Mental arithmetic.
“I used to love playing with my rods and pattern blocks, but” – Alex heaved a dramatic sigh – “not anymore.”
“Oh yeah? Why do you think that is?”
“Well, sometimes when children get older they just don’t like the same things they used to like,” my worldly-wise four-year-old explained.
She went on to clarify, a little later, that she still likes math but only when she can do it in her head. She told me that she lies in bed at night doing silent math. (There was an interesting side discussion here about the special mouth inside her head that can talk in a way that no one hears.) “Like, I do 2+2=4, 4+4=8, 8+8=16.”
I told her that it was cool that she could do math in her head, but that we might want to get the rods out sometime to learn new math that she doesn’t already know. It turns out that she was not really aware that there might be math she didn’t know. She demanded to know what it was. I mentioned fractions, multiplication, division, and “more stuff with negative numbers.” Hmm, she said.
I asked her a few simple addition problems that start with larger numbers, like 70+5 and 100+10. She was pretty gleeful about getting them right.
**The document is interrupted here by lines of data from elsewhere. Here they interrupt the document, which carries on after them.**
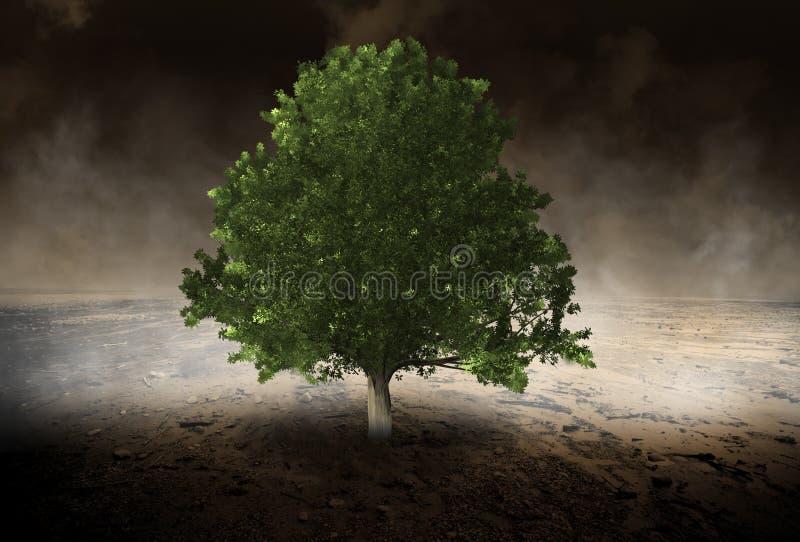 Einziger Baum, Umwelt, Evironmentalist, Wüste stockfotografie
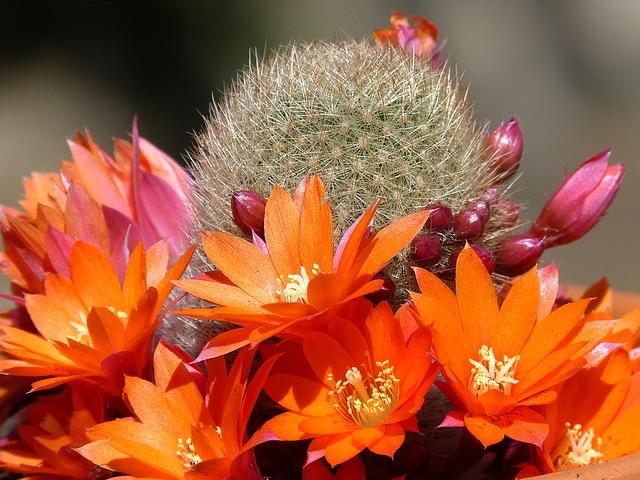 кактус, florir, цветок кактуса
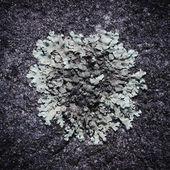 Lichen — Foto de Stock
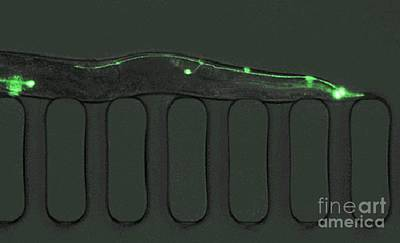 Worm Trapped Inside A Lab-on-a-chip Print by Volker Steger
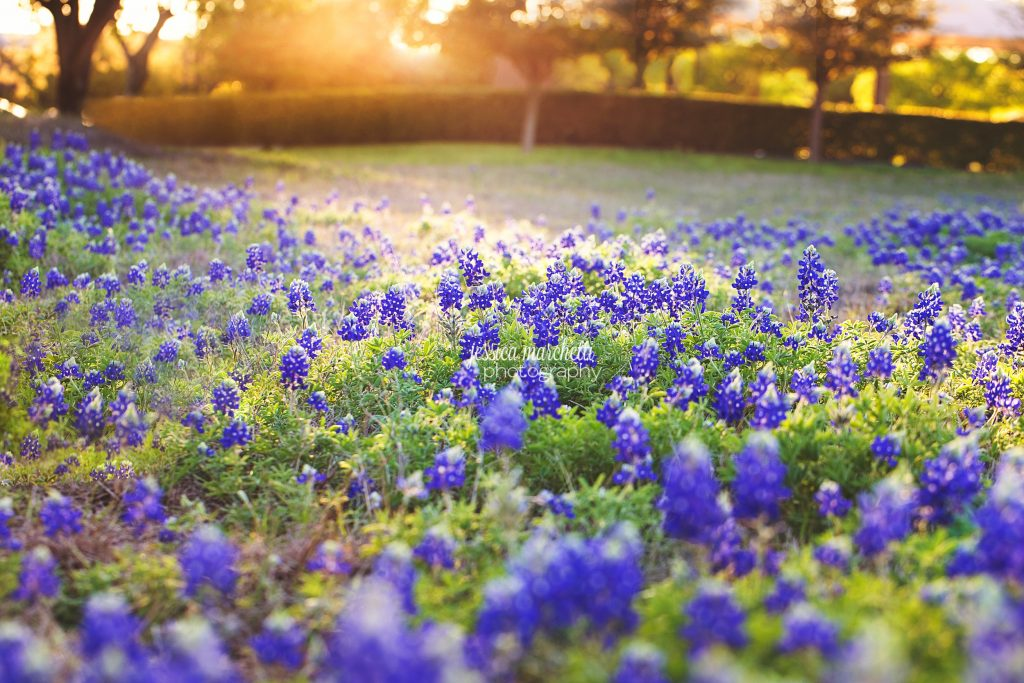 Texas-Bluebonnet-Wall-ARt_0008-1024x683.jpg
Then I tried 33+1 and 22+2. I think of those as being trickier because you’re not just mashing two number names together the way you are with seventy plus five is seventy-five. She got them both right, though, so maybe she really is clear on the concept.
This was all happening in the car on the way to nursery school. We were pulling up in front of the school and I wanted to let her finish with a bang, so I asked her “How much is a hundred million plus one million?”
“A hundred and one million,” Alex said, grinning from ear to ear.
“Yeah,” I said. “How awesome is that?”
How wonderful that she’s delighting in mathematics. That can open a huge world for her. What fun for you both.
Maybe she’s ready to try multiplication?